Pero en medio de las adaptaciones que promueve, nadie tiene necesidad de contar una historia respecto del nuevo capitalismo naturalizado. Como hemos visto, Laval y Dardot se han esforzado por seguir esa historia de tal manera que imponga consecuencias para la acción humana. Es la historia de lo común, cuyo problema es que con dificultad logra enraizar ese pasado con los poderes del presente. Así gana fuerza la impresión de que todo aparece como un proceso natural. No es un azar que los técnicos que han observado los aspectos de la crisis o de las catástrofes, los que manejan los Big data, son físicos o matemáticos. No hay mito en cuya narración podamos incluir la emergencia de esa naturaleza ya autonomizada.

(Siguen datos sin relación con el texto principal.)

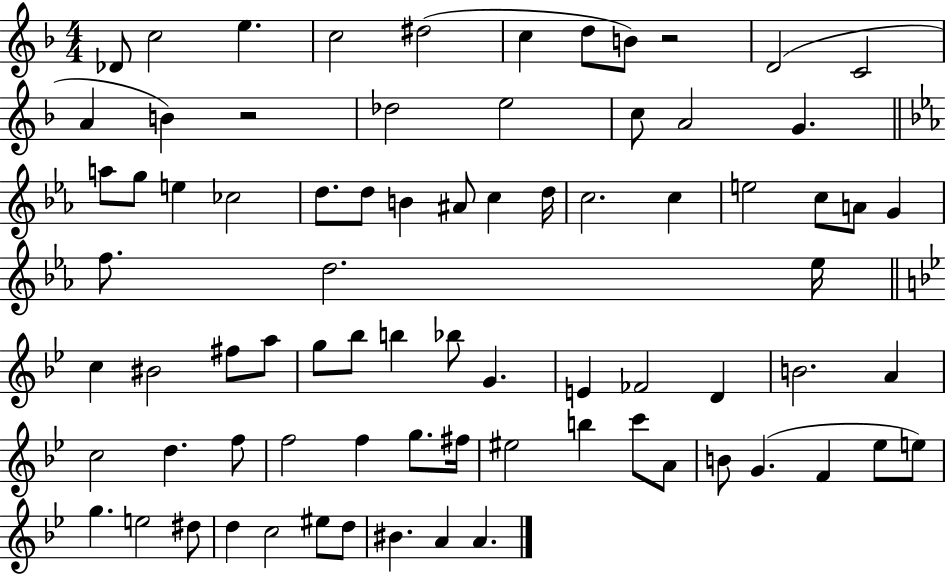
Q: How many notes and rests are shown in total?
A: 78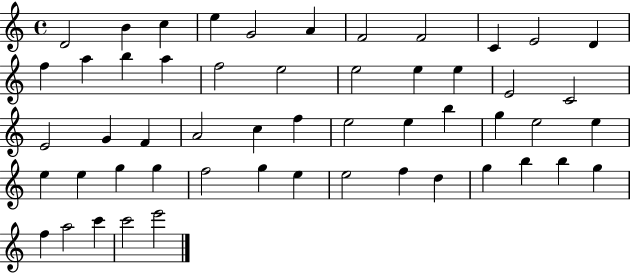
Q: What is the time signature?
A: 4/4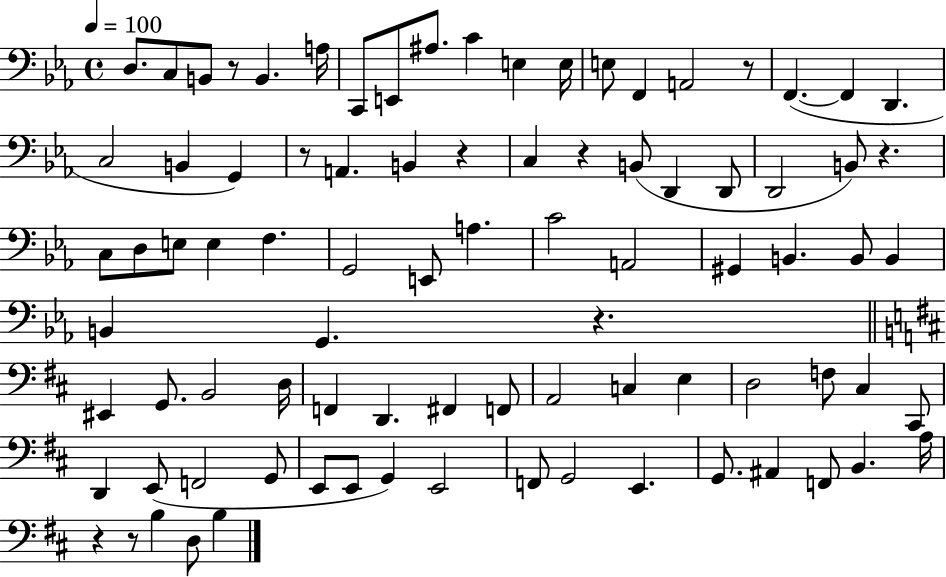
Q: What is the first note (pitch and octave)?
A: D3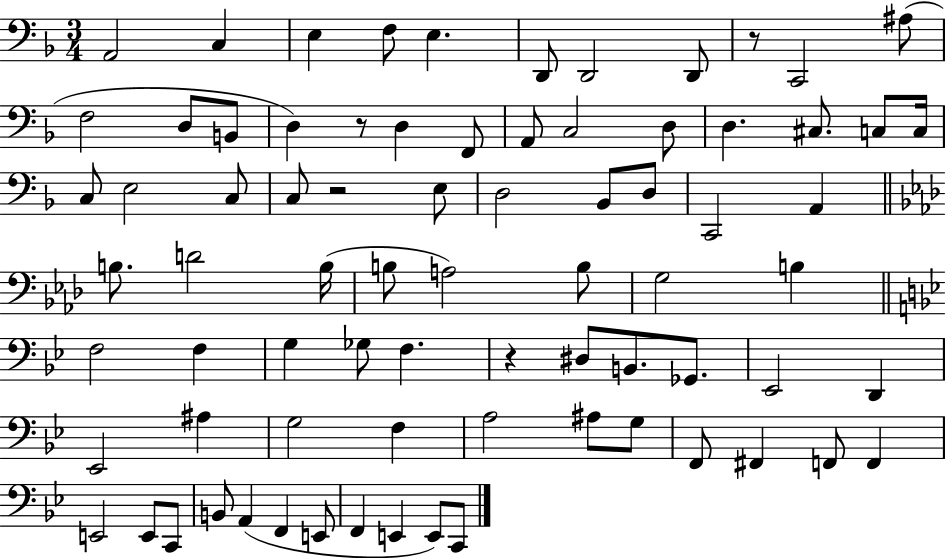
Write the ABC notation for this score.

X:1
T:Untitled
M:3/4
L:1/4
K:F
A,,2 C, E, F,/2 E, D,,/2 D,,2 D,,/2 z/2 C,,2 ^A,/2 F,2 D,/2 B,,/2 D, z/2 D, F,,/2 A,,/2 C,2 D,/2 D, ^C,/2 C,/2 C,/4 C,/2 E,2 C,/2 C,/2 z2 E,/2 D,2 _B,,/2 D,/2 C,,2 A,, B,/2 D2 B,/4 B,/2 A,2 B,/2 G,2 B, F,2 F, G, _G,/2 F, z ^D,/2 B,,/2 _G,,/2 _E,,2 D,, _E,,2 ^A, G,2 F, A,2 ^A,/2 G,/2 F,,/2 ^F,, F,,/2 F,, E,,2 E,,/2 C,,/2 B,,/2 A,, F,, E,,/2 F,, E,, E,,/2 C,,/2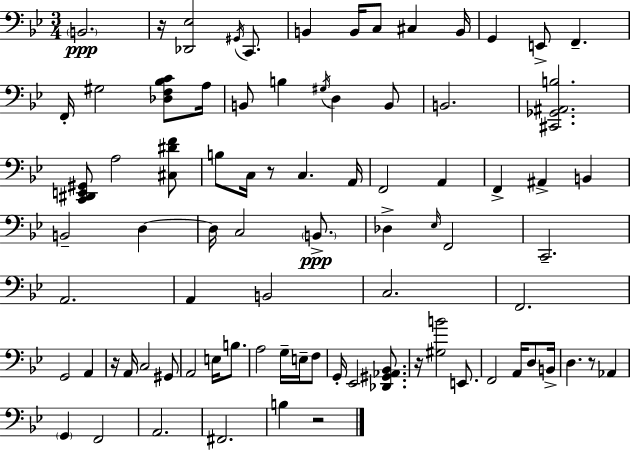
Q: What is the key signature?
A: G minor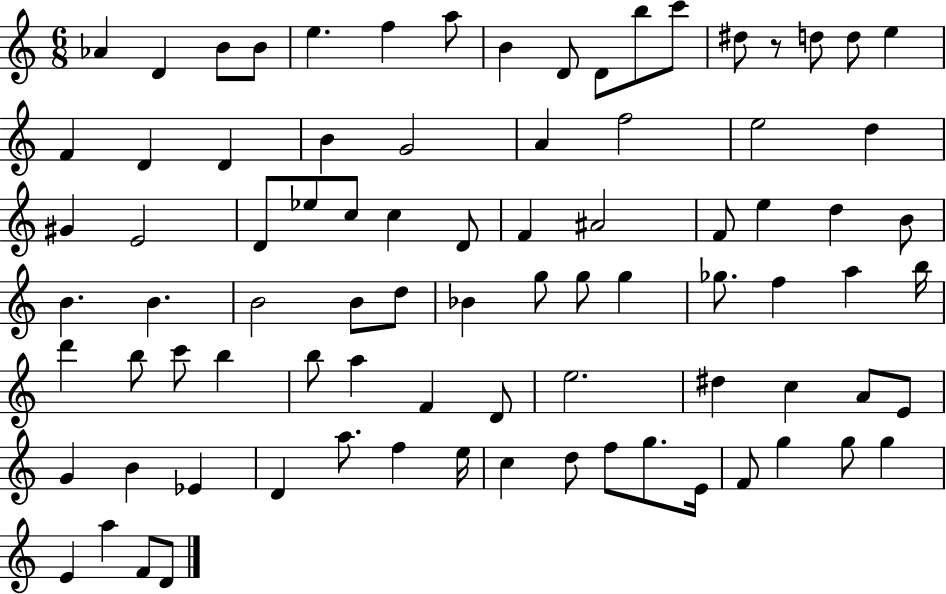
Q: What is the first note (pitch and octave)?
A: Ab4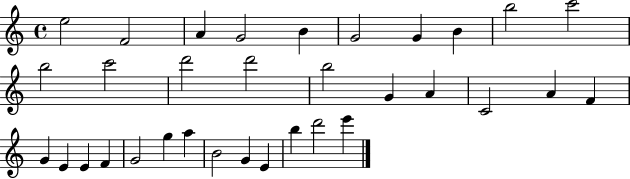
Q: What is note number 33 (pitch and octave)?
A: E6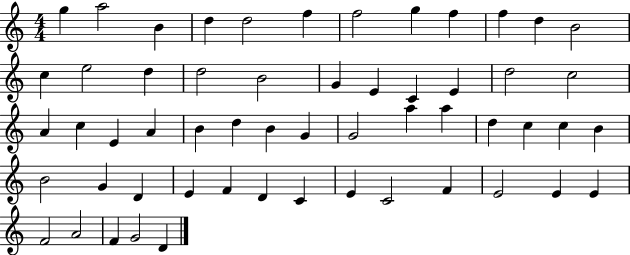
X:1
T:Untitled
M:4/4
L:1/4
K:C
g a2 B d d2 f f2 g f f d B2 c e2 d d2 B2 G E C E d2 c2 A c E A B d B G G2 a a d c c B B2 G D E F D C E C2 F E2 E E F2 A2 F G2 D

En realidad, el viejo intento de narrar una historia del capitalismo (Marx, Weber), tuvo que partir del inicio, de la acumulación originaria, algo parecido a la fundación originaria que permitió a Husserl contar la historia de la teoría. Foucault ya vinculó el capitalismo a la naturaleza. Ahora, desde la nueva etapa del Antropoceno, el único origen que sustituye a la acumulación capitalista es la misma emergencia antropológica como revolución interna a la vida de la Tierra.